__Excerpt__.

++++++

Kita-ku (北区) is a ward of Sapporo composed of residential neighborhoods mostly arranged in grid patterns, and each built surrounding a train station, broken up by areas of farmland and some light-industrial areas. With 260,000 people, it is the most populated ward in Sapporo.

==Geography==
Kita-ku is located in the northern part of Sapporo. The southern end of the ward is more built up, essentially a continuation of the adjoining Chūō-ku ("central ward," downtown Sapporo). Ishikari River runs through and borders the northern part of Kita-ku.

Kita-ku is subject to a colder, windier climate than the rest of Sapporo, and as one rides the JR line through towards Ainosato (the north-easternmost part of Sapporo) in winter, one can watch the intensity of the snows increase.

==Education==
===University===
====National====
- Hokkaido University
- Hokkaido University of Education

====Private====
- Fuji Women's University
- Health Sciences University of Hokkaido, Sapporo Ainosato Campus

===College===
- Hokkaido Musashi Women's Junior College

===High schools===
====Public====
- Hokkaido Sapporo Kita High School
- Hokkaido Sapporo Hokuryo High School
- Hokkaido Sapporo Eiai High School
- Hokkaido Sapporo Technical High School
- Hokkaido Sapporo Intercultural and Technological High School
- Hokkaido Yuho High School
- Hokkaido Sapporo Shinkawa High School (city)

++++++

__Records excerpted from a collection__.
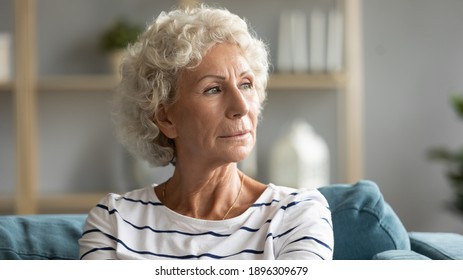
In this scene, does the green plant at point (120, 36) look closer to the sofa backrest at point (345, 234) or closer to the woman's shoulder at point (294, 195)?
the sofa backrest at point (345, 234)

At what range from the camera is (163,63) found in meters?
1.80

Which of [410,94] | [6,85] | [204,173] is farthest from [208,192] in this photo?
[410,94]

++++++

__Work to complete__.
- 1) Reproduce word for word the part of the passage on Kita-ku starting with "Kita-ku (北区) is" and going on through "part of Kita-ku.".
- 2) Supply the next part of the passage on Kita-ku, picking up right after its last line.
None of the tasks requires the rows.

__Responses by task__.
- 1)
Kita-ku (北区) is a ward of Sapporo composed of residential neighborhoods mostly arranged in grid patterns, and each built surrounding a train station, broken up by areas of farmland and some light-industrial areas. With 260,000 people, it is the most populated ward in Sapporo.

==Geography==
Kita-ku is located in the northern part of Sapporo. The southern end of the ward is more built up, essentially a continuation of the adjoining Chūō-ku ("central ward," downtown Sapporo). Ishikari River runs through and borders the northern part of Kita-ku.

- 2)
====Private====
- Sapporo Sosei High School
- Fuji High School

==Transportation==
===Rail===
- JR Hokkaido
  - Hakodate Main Line: Sapporo Station
  - Sasshō Line: Shinkawa - Shin-Kotoni - Taihei - Yurigahara - Shinoro - Takuhoku - Ainosato-Kyōikudai - Ainosato-kōen
- Sapporo Municipal Subway
  - Namboku Line: Asabu - Kita-Sanjūyo-Jō - Kita-Nijūyo-Jō - Kita-Jūhachi-Jo - Kita-Jūni-Jō

===Road===
- Sasson Expressway: Sapporo-Kita IC - Shinkawa IC
- Route 5

== Mascot ==

Poppyi, the ward's mascot

Kita's mascot is Poppyi (ぽっぴぃ) is a bright, cute and energetic yet curious leaf fairy born from a shooting star that is fused with a leaf. She likes long walks and vegetables. Her birthday is October 21. Her charm points are her eyes and her star-shaped button. She is promoted as the mascot of the ward's health department before finally becoming the mascot of the ward in March 2019.